Lettuce makes toasty treat on grill

Meat lovers shouldnt have all the fun. So fire up the grill and slap a couple heads of lettuce on the grate. Grilled lettuce is hot this summer. Here's a recipe from Ocean Mist Farms for grilled hearts of romaine:

Preheat grill or start charcoal fire. Rinse three romaine hearts under running water and pat dry. Cut in half lengthwise. Brush all sides of the romaine hearts with 1/3 cup of olive oil or another type of vinaigrette dressing.

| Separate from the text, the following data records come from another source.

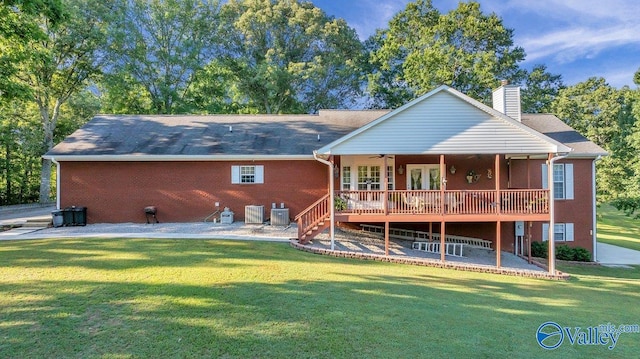 rear view of house featuring a wooden deck, ceiling fan, central AC, and a lawn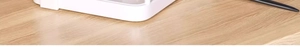 Detailed close-up of white storage rack corner on a wooden surface with a black pen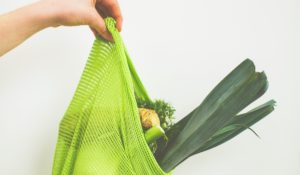 A person holding a bag full of vegetables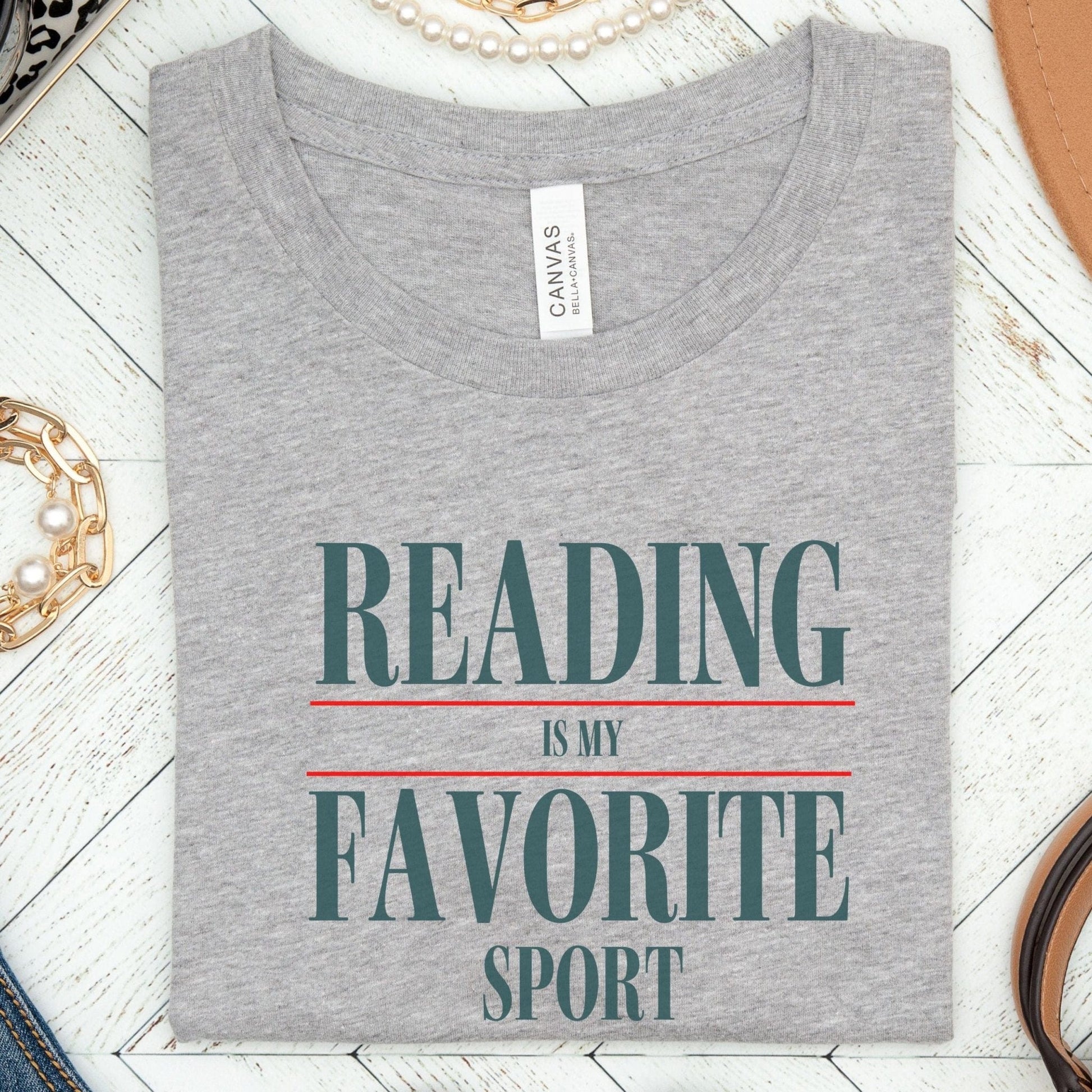 “Reading Is My Favorite Sport” t-shirt with bold serif font in dark teal and red underline accents, minimalist literary design.
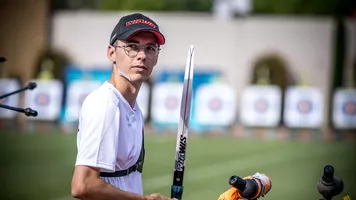 Baptiste Addis looking back at his coach after shooting. 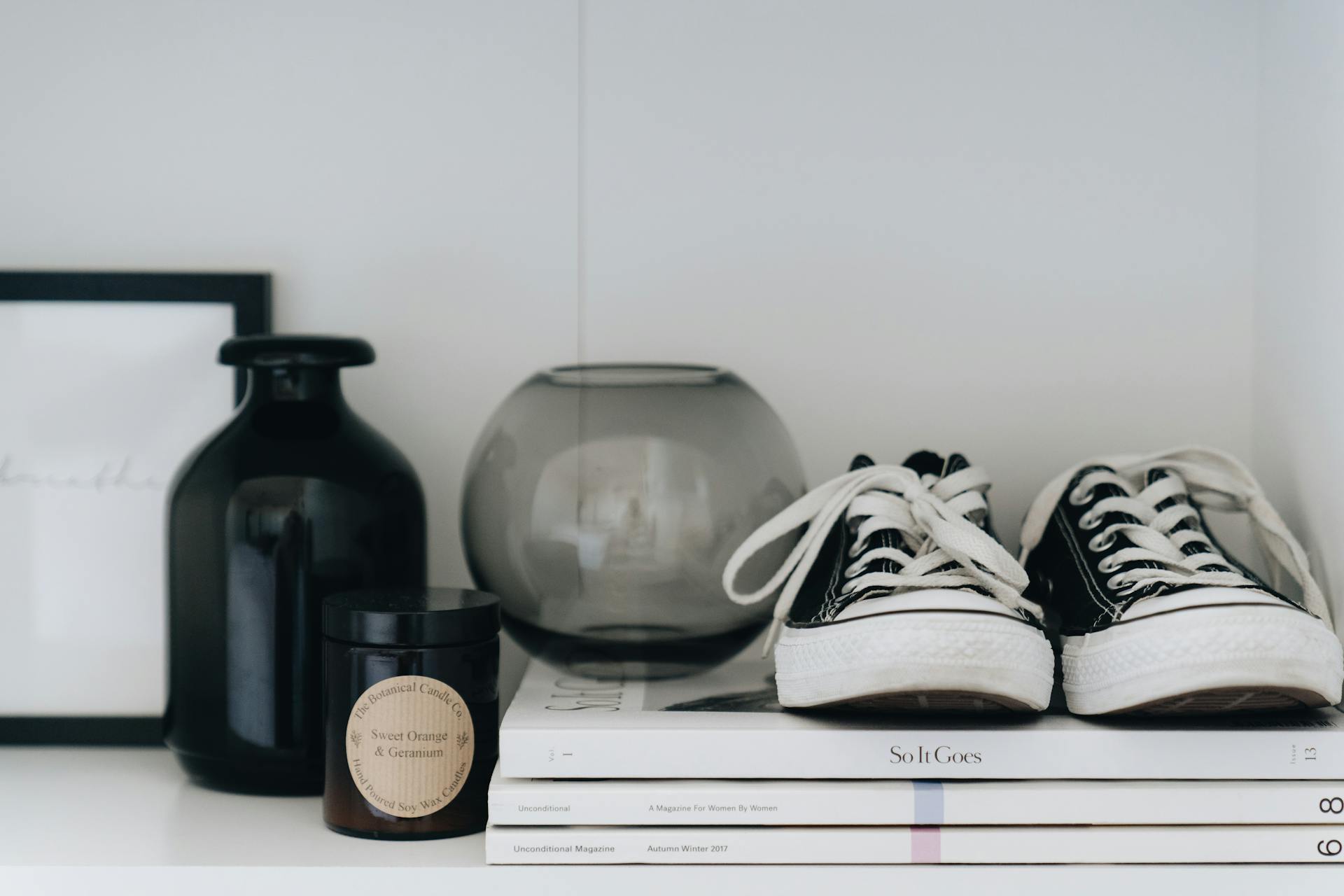 Black and white sneakers on a shelf with decorative items for a minimalist aesthetic.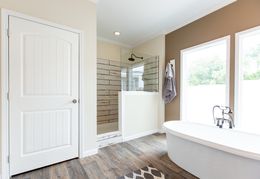 The SOUTHERN CHARM Master Bathroom. This Manufactured Mobile Home features 3 bedrooms and 2 baths.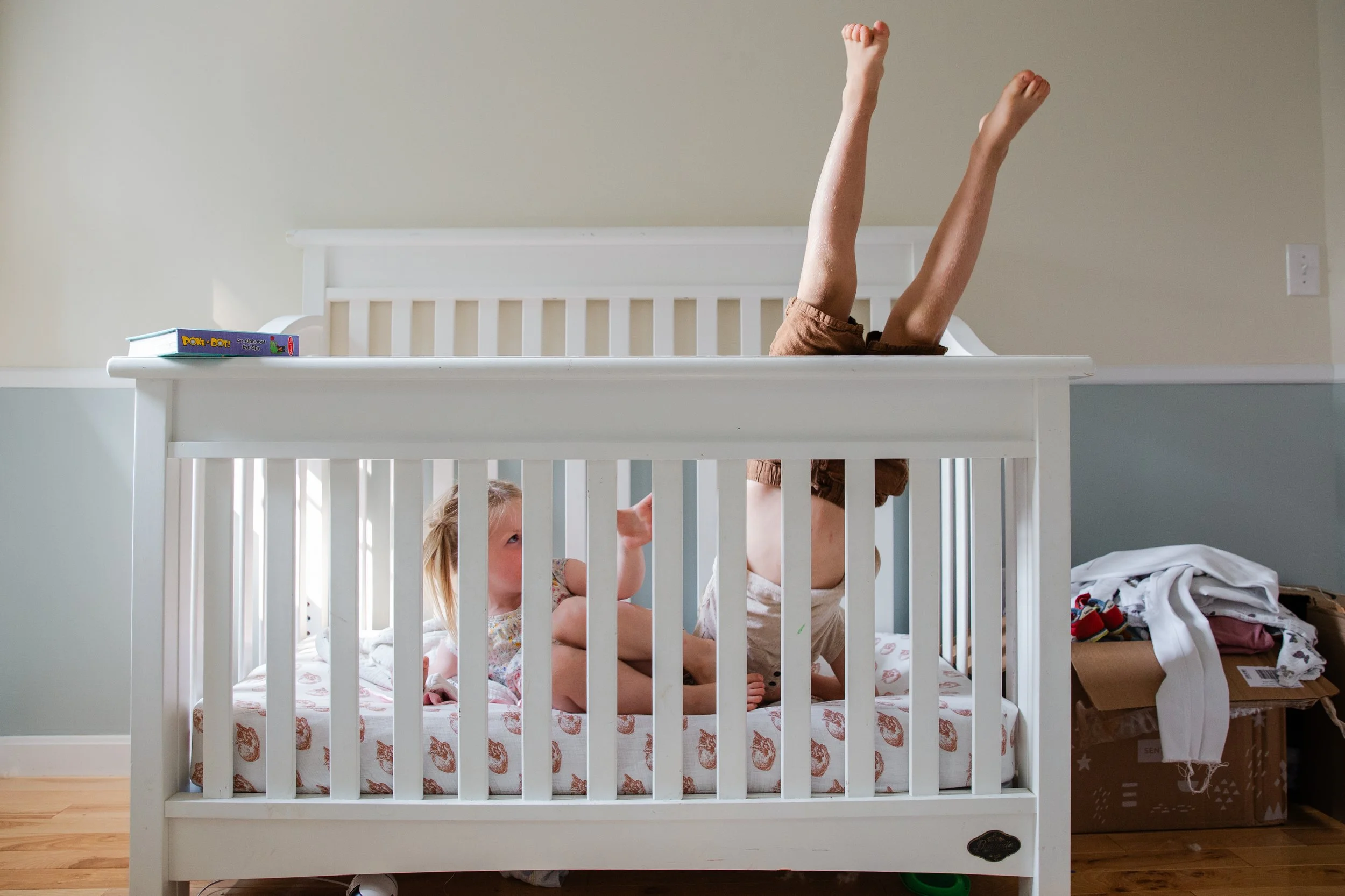 Childs legs sticking up above a white crib, with children sitting on a bed inside the crib looking up at the legs. There are books on top of the crib and miscellaneous items and boxes around it.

Season to taste with salt and black pepper. Arrange on grill over medium-hot coals and cook until just beginning to brown, about 3 to 5 minutes. Turn to cook other side. Serve warm. Makes 6 servings.

- Liz Atwood,


----------



## Greg Rempe (Aug 3, 2005)

I've seen them grill the lettuce wedges before...looks good!


----------



## Captain Morgan (Aug 3, 2005)

sounds nasty to me...I did see Raichlen does the ceasar, which is good when it's a little wilted.  I don't know, that recipe just sounds nasty to me.


----------



## Finney (Aug 11, 2005)

I like the grilled romaine.

But I'm weird.  8-[


----------



## ScottyDaQ (Aug 11, 2005)

I grilled some bok choy the other night and it was awesome. a little salt, pepper, and EEOO.


----------